Some recent inquiries, which I had initially seen as separate, have been converging at several points. These inquiries have included projects delving deeply into the application of Lean Manufacturing principles to business functions historically unaccustomed to this level of rigour (or perhaps any level of rigour). These inquiries have also included professional development excursions into the deployment of Agile Scrum software development practices. And these inquiries have included the digging up and re-reading some of older papers marking out the emergence of a loose collection of ideas that travels under the banner of Knowledge Management (KM). The point of convergence appeared in the form of a Harvard Business Review (HBR) articule called "The New New Product Development Game" by Hirotaka Takeuchi and Ikujiro Nonaka and published in 1986. It is Takeuchi and Nonaka who went on to set most of the agenda and working concepts for the KM industry, in particular with their later HBR article The Knowledge Creating Company (1991) and subsequently the book of the same name in 1995.
Of the many things that might be explored in this convergence, I am only going to focus on one of them. In the HBR article, Takeuchi and Nonaka quote a Japanese project team leader at Epson describing one of the keys to their success:
I tell my people to be well-versed in two technological fields and in two functional areas, like design and marketing. Even in an engineering-oriented company like ours, you can't get ahead without the ability to foresee developments in the market.
This particular quote leapt out at me because it aligns perfectly with what I have described as the merits of Inuksuk-shaped people (see for example my interview on TechWhirl where I address this topic as it pertains to the world of technical communicators). I have, on several occasions, spoken about how the Inuksuk provides an attactive model for elaborating on the array of skills that people in business would ideally develop. And this I contrast with the more popular concept of T-Shaped People. Now in this I am being wilfully selective as an Inuksuk can actually take many shapes (and perhaps this too is a positive feature of this analogy) and I am specifically thinking of Inuksuk cairns that feature two vertical legs and two horizontal elements (typically the arms and hips).
The point being made by the Japanese manager cited by Takeuchi and Nonaka, and one that I find particularly compelling, is that in order to genuinely collaborate people need to have an appreciation for the disciplinary practices and perspectives of the people that they wish to work with. In order to develop this appreciation these people actually need to pursue several of the specialization paths far enough to understand the demands felt by people working in those areas. And this basically means that they need to have walked a few miles in the shoes of these other specialists. They must develop at least two vertical and two horizontal specializations as our Japanese colleagues suggest.
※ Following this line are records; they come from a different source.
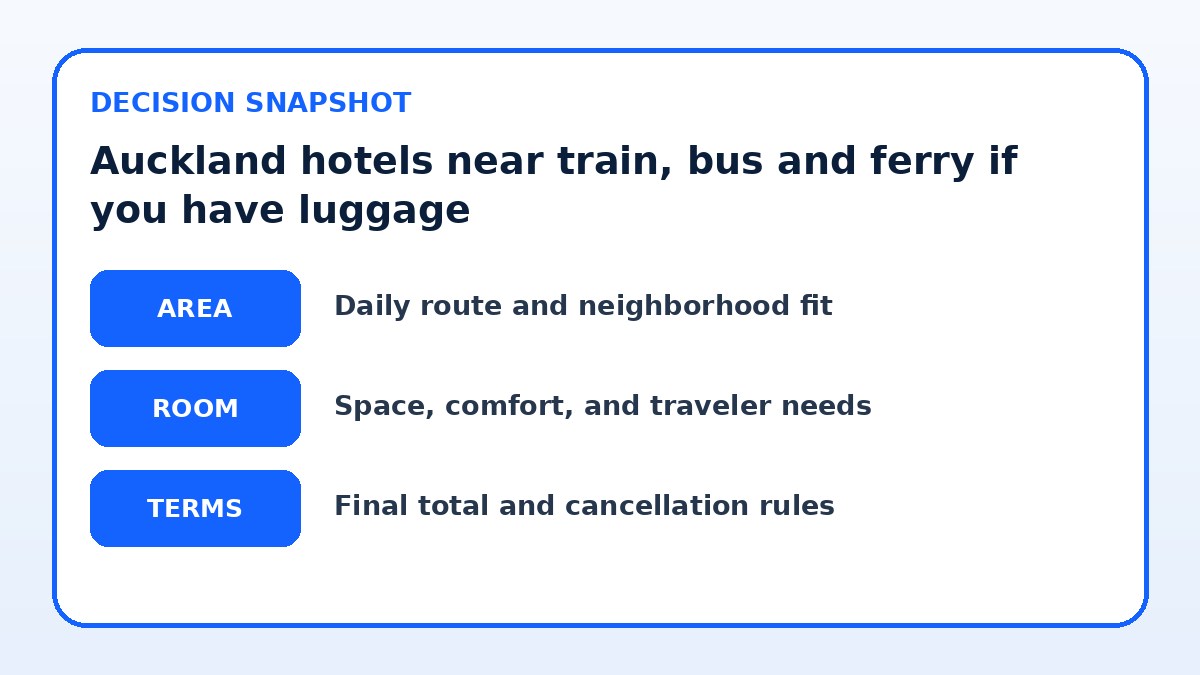 DECISION SNAPSHOT

Auckland hotels near train, bus and ferry if you have luggage

AREA
Daily route and neighborhood fit

ROOM
Space, comfort, and traveler needs

TERMS
Final total and cancellation rules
The problem, to my mind, of the T-Shaped People (or Skills) model is that it assumes that this lateral element of diversification can simply be layered on top of someone's well-developed and singular specialization. My experience is that this is spectacularly untrue. And I would be willing to wager that if we did a little digging that we would find that research has also demonstrated this.
Now there is a circular aspect to my invocation of inuksuk-shaped people because the word inuksuk more or less equates to "people shaped". Inuksuk cairns play the role of landmarks in the arctic regions of North America, a landscape notable for the absence of any landmarks that can serve as navigational reference points. So Inuksuk markers are assembled by stacking and balancing available stones into a structure that can withstand the harshest of conditions so that they can communicate useful information to travellers when it is most needed.
In a new economy where the winds of change blow from every direction, the observations of this Japanese team leader about the need to assemble and balance an array of skills ring more and more true. A strong team, and a strong organization, will be one where the people coming together each exhibit a range of capabilities (see my earlier post on The Strength of Diversity) so that they really can come together to collaborate and that together they cover the necessary landscape.